Soufflé Therapeutics's investors include Andrew Hedin, ARCH Venture Partners, Polaris Partners, Helen Kim.
Soufflé Therapeutics is a biotechnology company developing cell-specific nucleic acid medicines, primarily siRNA-based therapies, using proprietary technologies for ligand optimization and siRNA engineering to target specific cell types like skeletal muscle cells and cardiomyocytes.[1][2][3] It addresses unmet needs in muscular dystrophies (e.g., facioscapulohumeral muscular dystrophy or FSHD), heart failure, metabolic disorders, and phospholamban (PLN) gene-related cardiomyopathies by delivering potent, long-lasting treatments beyond the liver.[1][3][5] The company serves patients with these rare and chronic diseases, solving the longstanding challenge of precise genetic medicine delivery to non-liver cells.[1][3] Founded in 2022, Soufflé raised a $200 million Series A in 2024 from investors like Bessemer Venture Partners, Arch Venture Partners, and others, plus over $3.5 billion in Big Pharma partnerships with AbbVie, Amgen, Bayer, and Novo Nordisk; its lead FSHD program is slated for clinical trials in 2026, signaling strong early momentum.[3][4][5]

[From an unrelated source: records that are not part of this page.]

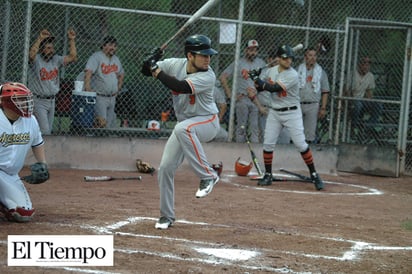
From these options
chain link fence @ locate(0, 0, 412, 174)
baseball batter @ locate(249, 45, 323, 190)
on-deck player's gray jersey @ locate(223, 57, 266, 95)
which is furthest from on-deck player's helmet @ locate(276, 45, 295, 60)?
on-deck player's gray jersey @ locate(223, 57, 266, 95)

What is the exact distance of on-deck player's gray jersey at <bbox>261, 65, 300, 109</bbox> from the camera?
10.6 metres

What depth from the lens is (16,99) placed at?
22.5ft

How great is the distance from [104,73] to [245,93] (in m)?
2.45

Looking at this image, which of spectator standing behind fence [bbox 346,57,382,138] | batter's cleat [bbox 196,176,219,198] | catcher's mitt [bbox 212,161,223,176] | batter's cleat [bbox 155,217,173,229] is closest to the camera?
batter's cleat [bbox 155,217,173,229]

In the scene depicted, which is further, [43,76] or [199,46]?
[43,76]

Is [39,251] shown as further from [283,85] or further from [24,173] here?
A: [283,85]

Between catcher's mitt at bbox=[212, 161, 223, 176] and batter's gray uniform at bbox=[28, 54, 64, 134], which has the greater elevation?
batter's gray uniform at bbox=[28, 54, 64, 134]

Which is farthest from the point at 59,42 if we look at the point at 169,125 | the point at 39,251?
the point at 39,251

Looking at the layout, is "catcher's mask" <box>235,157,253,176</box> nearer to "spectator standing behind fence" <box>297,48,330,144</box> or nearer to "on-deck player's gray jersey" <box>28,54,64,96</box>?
"spectator standing behind fence" <box>297,48,330,144</box>

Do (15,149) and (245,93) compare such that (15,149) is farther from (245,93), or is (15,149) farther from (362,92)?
(362,92)

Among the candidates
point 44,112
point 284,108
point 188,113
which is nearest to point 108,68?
point 44,112

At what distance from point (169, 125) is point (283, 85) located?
376cm

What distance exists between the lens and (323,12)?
52.4 feet

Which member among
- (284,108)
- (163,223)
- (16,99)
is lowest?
(163,223)
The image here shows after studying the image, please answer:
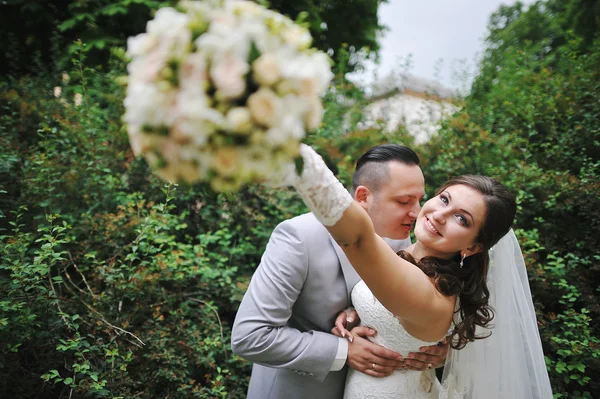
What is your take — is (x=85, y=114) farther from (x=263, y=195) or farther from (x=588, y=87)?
(x=588, y=87)

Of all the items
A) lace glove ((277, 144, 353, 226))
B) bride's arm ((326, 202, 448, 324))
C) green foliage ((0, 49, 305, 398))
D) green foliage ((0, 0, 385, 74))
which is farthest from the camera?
green foliage ((0, 0, 385, 74))

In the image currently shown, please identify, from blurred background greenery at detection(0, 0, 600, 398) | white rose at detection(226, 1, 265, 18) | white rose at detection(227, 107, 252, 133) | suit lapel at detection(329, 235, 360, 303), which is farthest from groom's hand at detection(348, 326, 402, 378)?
white rose at detection(226, 1, 265, 18)

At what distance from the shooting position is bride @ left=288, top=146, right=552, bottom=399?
1648 millimetres

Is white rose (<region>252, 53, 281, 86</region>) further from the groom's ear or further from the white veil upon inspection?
the white veil

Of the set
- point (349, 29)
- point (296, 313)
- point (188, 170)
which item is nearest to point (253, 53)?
point (188, 170)

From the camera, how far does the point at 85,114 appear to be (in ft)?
14.2

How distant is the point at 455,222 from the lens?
79.5 inches

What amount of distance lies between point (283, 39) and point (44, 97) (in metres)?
5.33

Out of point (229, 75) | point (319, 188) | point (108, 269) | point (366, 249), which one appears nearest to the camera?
point (229, 75)

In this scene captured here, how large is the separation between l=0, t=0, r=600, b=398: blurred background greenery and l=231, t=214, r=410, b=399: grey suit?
110 centimetres

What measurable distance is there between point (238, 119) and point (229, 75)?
0.10 m

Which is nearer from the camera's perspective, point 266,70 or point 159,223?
point 266,70

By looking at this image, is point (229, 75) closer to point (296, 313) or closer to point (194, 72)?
point (194, 72)

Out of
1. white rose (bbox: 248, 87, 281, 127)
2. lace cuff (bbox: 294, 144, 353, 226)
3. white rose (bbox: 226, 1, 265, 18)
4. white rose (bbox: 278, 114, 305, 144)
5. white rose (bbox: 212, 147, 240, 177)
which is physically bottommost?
lace cuff (bbox: 294, 144, 353, 226)
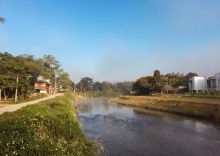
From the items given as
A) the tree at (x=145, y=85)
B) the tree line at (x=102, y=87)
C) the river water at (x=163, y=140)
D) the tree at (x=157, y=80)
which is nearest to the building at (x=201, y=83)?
the tree at (x=157, y=80)

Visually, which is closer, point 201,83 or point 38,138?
point 38,138

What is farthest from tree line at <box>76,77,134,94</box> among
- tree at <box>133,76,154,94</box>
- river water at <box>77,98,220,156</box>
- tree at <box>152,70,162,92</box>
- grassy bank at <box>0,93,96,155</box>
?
grassy bank at <box>0,93,96,155</box>

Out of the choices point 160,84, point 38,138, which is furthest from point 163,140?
point 160,84

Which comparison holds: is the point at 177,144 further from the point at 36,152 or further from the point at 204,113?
the point at 204,113

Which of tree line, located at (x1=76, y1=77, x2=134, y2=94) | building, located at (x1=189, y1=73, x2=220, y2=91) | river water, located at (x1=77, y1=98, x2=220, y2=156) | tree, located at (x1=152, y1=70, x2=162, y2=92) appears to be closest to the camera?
river water, located at (x1=77, y1=98, x2=220, y2=156)

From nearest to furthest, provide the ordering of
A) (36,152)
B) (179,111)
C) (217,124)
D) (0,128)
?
(36,152)
(0,128)
(217,124)
(179,111)

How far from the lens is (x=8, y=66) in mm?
38219

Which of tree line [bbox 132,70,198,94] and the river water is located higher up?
tree line [bbox 132,70,198,94]

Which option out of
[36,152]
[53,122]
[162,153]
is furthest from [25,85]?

Soufflé Therapeutics was founded in 2022 by a team of MIT luminaries and biotech veterans, including Robert Langer (MIT professor and prolific inventor in drug delivery and gene therapy), Daniel Anderson (MIT professor), Brad Pentelute (MIT professor), and Victor Kotelianski (former Alnylam SVP who co-invented siRNA drug Leqvio).[1][3][5] The idea emerged from decades of research tackling the challenge of delivering genetic medicines to extrahepatic cells, with Langer emphasizing that "Soufflé can now achieve this" through combined ligand and siRNA technologies.[1][3] It's a family affair: Robert's daughter Susan Langer serves as Chief Business Officer and founding president, bringing experience from Biogen and startups like Paratus Sciences, while his son Michael Langer (via his VC firm T.Rx) confirmed the massive Series A.[1][3][5] CEO Amir Nashat, a Langer lab alum and biotech leader, leads the effort, with early traction from Big Pharma partnerships and $3.5 billion in commitments shortly after launch.[3][5]

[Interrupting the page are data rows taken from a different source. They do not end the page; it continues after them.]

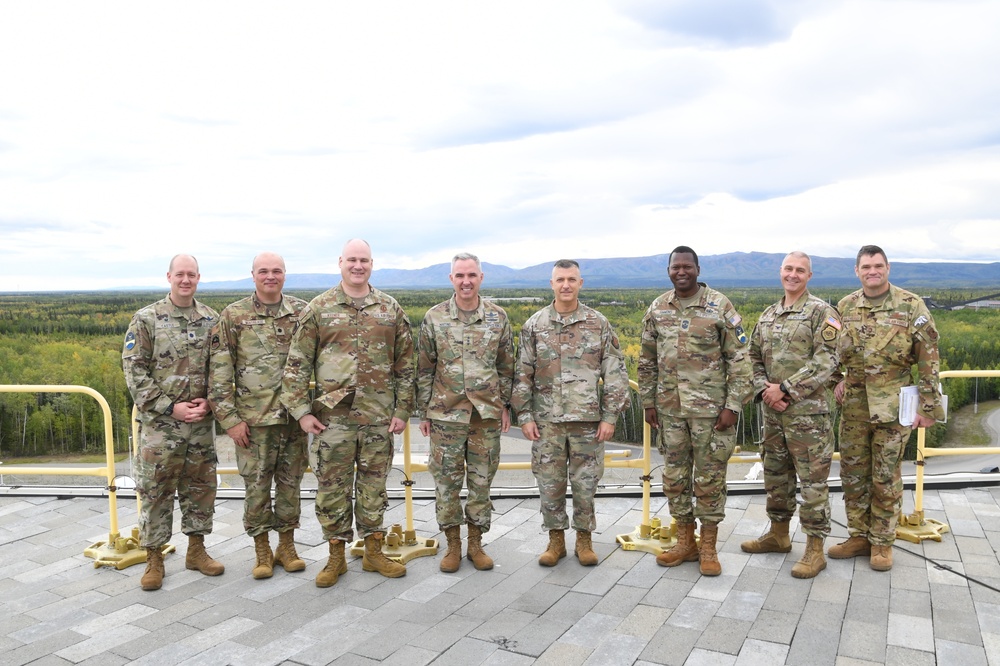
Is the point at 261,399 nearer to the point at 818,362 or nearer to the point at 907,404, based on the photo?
the point at 818,362

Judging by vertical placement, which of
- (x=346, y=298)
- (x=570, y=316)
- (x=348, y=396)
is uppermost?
(x=346, y=298)

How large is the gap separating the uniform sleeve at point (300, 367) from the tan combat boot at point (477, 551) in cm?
148

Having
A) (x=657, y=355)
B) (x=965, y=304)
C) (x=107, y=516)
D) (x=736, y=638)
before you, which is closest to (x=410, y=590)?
(x=736, y=638)

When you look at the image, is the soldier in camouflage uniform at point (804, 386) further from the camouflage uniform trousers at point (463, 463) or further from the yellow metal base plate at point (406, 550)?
the yellow metal base plate at point (406, 550)

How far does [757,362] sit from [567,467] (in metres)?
1.58

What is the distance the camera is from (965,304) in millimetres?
79625

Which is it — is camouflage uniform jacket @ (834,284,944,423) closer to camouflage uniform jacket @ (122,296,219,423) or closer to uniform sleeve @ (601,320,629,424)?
uniform sleeve @ (601,320,629,424)

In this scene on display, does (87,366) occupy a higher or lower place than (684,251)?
lower

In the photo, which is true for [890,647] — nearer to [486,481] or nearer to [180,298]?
[486,481]

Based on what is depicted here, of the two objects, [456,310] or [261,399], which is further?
[456,310]

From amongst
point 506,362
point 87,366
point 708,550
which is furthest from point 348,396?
point 87,366

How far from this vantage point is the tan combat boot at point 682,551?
482 centimetres

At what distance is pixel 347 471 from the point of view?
4625 millimetres

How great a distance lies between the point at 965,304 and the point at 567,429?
305 ft
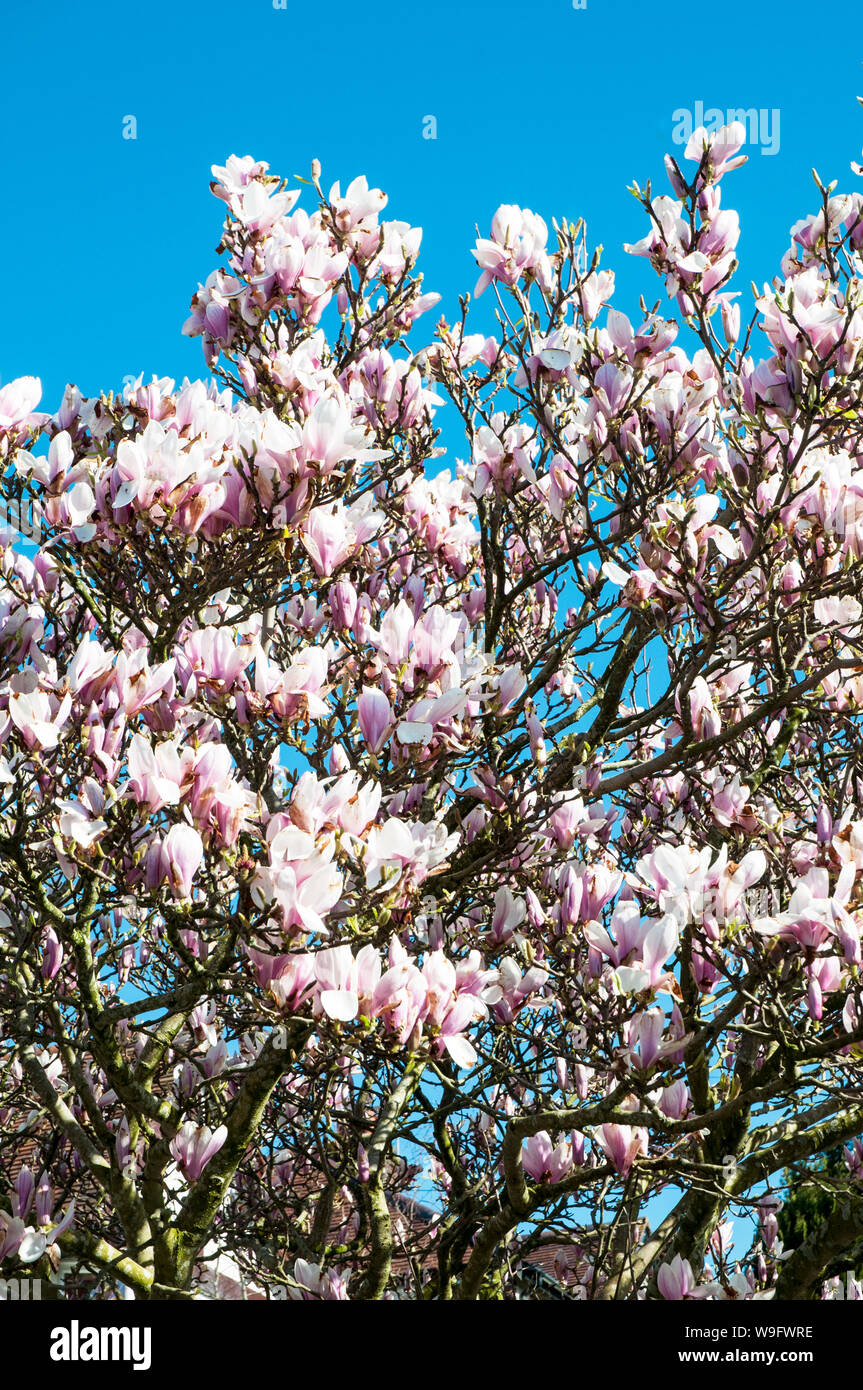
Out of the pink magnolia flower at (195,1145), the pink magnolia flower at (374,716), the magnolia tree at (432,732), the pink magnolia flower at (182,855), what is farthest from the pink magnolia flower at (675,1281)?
the pink magnolia flower at (182,855)

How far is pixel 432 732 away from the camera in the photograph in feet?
11.5

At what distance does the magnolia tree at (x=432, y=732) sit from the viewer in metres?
3.22

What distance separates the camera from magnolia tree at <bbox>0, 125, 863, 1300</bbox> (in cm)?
322

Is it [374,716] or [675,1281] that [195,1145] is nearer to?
[675,1281]

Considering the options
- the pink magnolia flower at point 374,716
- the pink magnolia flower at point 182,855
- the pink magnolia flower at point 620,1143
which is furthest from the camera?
the pink magnolia flower at point 620,1143

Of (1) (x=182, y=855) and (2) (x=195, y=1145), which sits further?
(2) (x=195, y=1145)

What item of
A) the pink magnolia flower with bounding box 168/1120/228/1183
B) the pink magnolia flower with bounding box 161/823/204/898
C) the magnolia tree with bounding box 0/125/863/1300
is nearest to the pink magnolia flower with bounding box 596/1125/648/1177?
the magnolia tree with bounding box 0/125/863/1300

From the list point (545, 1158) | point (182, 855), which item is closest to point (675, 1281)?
point (545, 1158)

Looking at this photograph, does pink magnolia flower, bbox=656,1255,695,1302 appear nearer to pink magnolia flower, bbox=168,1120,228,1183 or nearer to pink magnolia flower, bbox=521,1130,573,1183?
pink magnolia flower, bbox=521,1130,573,1183

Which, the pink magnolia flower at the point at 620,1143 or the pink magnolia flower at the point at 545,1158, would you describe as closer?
the pink magnolia flower at the point at 620,1143

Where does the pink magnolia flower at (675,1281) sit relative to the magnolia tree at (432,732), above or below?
below

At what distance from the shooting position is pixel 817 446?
13.5 ft

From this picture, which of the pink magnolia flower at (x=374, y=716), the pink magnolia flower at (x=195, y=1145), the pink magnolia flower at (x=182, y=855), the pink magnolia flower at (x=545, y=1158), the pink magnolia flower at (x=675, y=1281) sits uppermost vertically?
the pink magnolia flower at (x=374, y=716)

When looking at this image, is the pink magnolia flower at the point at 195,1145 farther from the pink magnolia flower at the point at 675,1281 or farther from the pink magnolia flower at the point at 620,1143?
the pink magnolia flower at the point at 675,1281
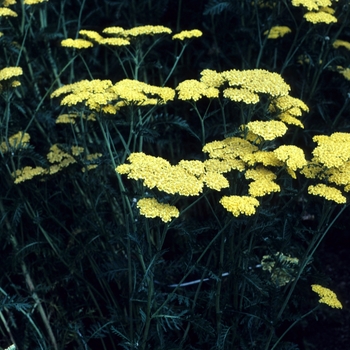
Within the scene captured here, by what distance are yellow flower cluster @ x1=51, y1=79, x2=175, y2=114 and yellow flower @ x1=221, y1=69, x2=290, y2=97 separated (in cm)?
34

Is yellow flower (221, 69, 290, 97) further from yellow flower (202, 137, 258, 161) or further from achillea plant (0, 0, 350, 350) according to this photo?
yellow flower (202, 137, 258, 161)

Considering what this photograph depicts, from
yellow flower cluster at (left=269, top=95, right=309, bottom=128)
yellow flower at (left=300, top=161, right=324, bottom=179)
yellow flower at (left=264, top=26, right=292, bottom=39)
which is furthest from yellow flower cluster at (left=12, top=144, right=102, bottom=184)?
yellow flower at (left=264, top=26, right=292, bottom=39)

Soufflé rides the wave of advanced RNA therapeutics, expanding siRNA beyond liver targets amid surging demand for precision genetic medicines in rare diseases and cardiology.[1][3][5] Timing is ideal post-approvals like Leqvio, with market forces favoring platforms solving delivery hurdles—valued at billions in unmet needs for FSHD (orphan disease) and heart failure.[1][5] By partnering with Big Pharma early, Soufflé influences the ecosystem, accelerating de-risked development and potentially standardizing cell-specific delivery, much like Alnylam's liver siRNA breakthroughs.[3][5]

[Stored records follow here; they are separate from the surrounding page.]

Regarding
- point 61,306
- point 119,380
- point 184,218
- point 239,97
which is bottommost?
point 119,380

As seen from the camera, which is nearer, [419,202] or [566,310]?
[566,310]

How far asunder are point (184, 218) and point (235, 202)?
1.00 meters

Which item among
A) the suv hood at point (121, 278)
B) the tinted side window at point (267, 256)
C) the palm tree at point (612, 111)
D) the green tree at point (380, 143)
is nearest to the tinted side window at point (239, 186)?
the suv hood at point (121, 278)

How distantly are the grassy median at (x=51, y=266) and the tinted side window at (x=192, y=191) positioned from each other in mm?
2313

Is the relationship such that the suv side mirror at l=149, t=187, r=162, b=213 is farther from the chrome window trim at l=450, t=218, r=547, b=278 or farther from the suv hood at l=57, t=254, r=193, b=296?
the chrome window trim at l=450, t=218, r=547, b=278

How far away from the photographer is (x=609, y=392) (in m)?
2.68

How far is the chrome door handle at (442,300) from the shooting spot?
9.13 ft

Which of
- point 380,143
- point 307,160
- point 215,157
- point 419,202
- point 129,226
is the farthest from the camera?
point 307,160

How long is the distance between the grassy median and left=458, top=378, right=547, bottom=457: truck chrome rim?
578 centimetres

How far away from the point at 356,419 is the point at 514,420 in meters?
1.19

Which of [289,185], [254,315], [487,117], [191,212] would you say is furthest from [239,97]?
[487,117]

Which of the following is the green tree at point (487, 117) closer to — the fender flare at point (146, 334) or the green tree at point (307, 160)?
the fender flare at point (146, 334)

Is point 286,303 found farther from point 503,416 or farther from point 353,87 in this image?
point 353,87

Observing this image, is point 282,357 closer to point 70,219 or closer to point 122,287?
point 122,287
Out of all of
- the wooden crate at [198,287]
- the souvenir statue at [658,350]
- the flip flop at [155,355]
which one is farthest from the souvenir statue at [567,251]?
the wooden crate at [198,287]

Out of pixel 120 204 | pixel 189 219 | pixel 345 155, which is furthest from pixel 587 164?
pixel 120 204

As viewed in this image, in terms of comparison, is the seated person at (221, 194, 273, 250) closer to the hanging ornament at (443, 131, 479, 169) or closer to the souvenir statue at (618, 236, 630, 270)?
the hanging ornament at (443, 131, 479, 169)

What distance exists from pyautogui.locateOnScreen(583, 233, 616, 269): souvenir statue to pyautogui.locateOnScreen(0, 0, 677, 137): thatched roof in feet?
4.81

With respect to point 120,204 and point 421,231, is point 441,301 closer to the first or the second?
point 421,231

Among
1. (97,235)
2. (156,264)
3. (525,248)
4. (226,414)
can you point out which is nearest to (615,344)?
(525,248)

Soufflé is poised for clinic entry in 2026 with its FSHD lead, expanding preclinical programs in metabolism and cardiomyopathies amid RNA tech maturation.[3][5] Trends like AI-driven ligand design and multi-modal partnerships will propel growth, evolving its influence from pioneer platform to multi-asset biotech powerhouse. As Robert Langer's legacy in delivery tech meets Big Pharma scale, Soufflé redefines targeted medicines, fulfilling its promise to treat diseases once out of reach.[1][3]